The Indian response has been characterized as a strategic, operational, and tactical failure. Although Indian officials received intelligence regarding a probable attack from both the US and their own sources, the information was deemed not to be sufficiently reliable to share broadly. The ease with which the attackers entered Mumbai from the sea indicates a lack of capability by the coast guard to effectively monitor the coastline. Security forces, who initially confronted the terrorists, were ill equipped, lacked specific training for setting up command posts and containing the event.& However, the method of attack would severely test any cities ability to establish a perimeter.
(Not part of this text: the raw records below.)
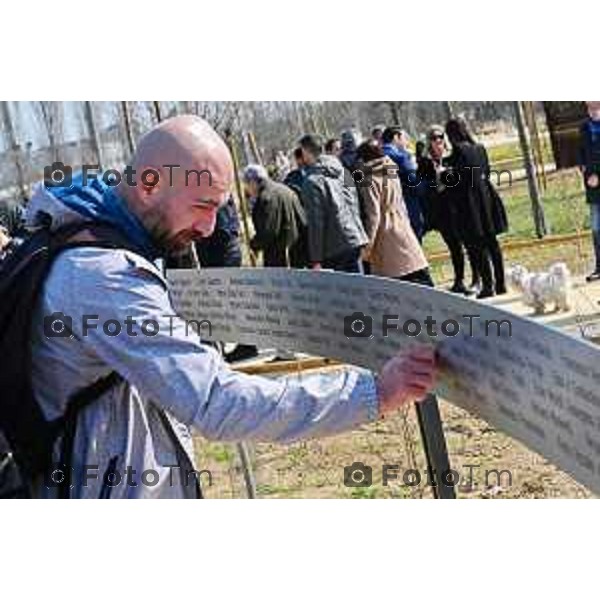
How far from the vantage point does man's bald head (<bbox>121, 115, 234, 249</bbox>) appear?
1762 millimetres

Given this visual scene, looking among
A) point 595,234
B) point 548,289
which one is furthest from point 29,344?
point 595,234

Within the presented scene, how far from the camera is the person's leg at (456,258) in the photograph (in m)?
6.31

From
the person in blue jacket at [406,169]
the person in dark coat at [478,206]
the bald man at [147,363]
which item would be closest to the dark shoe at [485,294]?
the person in dark coat at [478,206]

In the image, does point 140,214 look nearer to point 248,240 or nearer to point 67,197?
point 67,197

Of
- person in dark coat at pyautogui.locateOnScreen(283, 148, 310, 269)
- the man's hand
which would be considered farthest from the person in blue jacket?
the man's hand

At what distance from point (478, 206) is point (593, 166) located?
73 centimetres

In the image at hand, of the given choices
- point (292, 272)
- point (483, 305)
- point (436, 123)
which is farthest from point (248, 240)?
point (483, 305)

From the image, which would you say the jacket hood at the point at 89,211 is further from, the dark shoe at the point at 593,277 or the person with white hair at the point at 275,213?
the dark shoe at the point at 593,277

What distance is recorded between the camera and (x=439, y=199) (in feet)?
19.1

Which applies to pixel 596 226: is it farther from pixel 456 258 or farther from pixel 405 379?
pixel 405 379
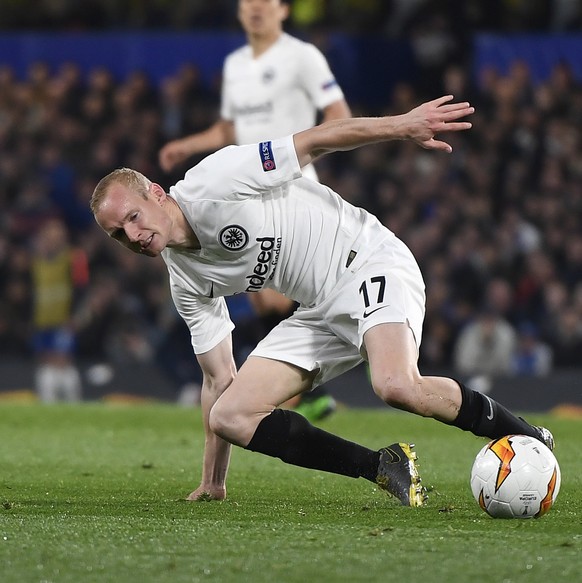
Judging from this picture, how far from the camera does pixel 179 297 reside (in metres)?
5.34

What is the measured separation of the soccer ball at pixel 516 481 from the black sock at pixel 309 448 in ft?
1.84

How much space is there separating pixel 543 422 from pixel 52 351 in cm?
515

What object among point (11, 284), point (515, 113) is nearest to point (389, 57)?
point (515, 113)

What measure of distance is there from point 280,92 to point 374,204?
4874 millimetres

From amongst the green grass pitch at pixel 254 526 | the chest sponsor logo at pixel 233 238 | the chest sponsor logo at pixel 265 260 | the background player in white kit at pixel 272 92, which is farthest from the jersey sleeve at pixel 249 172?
the background player in white kit at pixel 272 92

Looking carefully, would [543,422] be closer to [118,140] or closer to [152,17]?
[118,140]

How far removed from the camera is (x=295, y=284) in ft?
17.5

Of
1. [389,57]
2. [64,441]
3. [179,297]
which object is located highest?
[389,57]

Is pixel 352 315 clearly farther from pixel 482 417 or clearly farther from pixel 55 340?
pixel 55 340

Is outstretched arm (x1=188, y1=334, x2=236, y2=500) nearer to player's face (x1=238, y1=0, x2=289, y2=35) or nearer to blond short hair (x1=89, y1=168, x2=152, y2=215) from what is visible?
blond short hair (x1=89, y1=168, x2=152, y2=215)

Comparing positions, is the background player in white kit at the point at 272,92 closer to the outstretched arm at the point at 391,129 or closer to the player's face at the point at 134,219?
the outstretched arm at the point at 391,129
Moreover, the lack of proper equipment and logistical deployment also slowed the response by the National Security Guard (NSG), the country’s prime counter-terrorism force. Stationed near Delhi, the capital, rather than being disbursed in bases around the country, the NSG does not have its own airlift capability. Overall, the Indian first responders lack inter-operability, training, and communications. The government failed to control the media by neither projecting an image of controlling events nor limiting reports from various points around the city that provided the terrorists with real-time intelligence as well as adding to the chaos by inflating the size of the attacking force.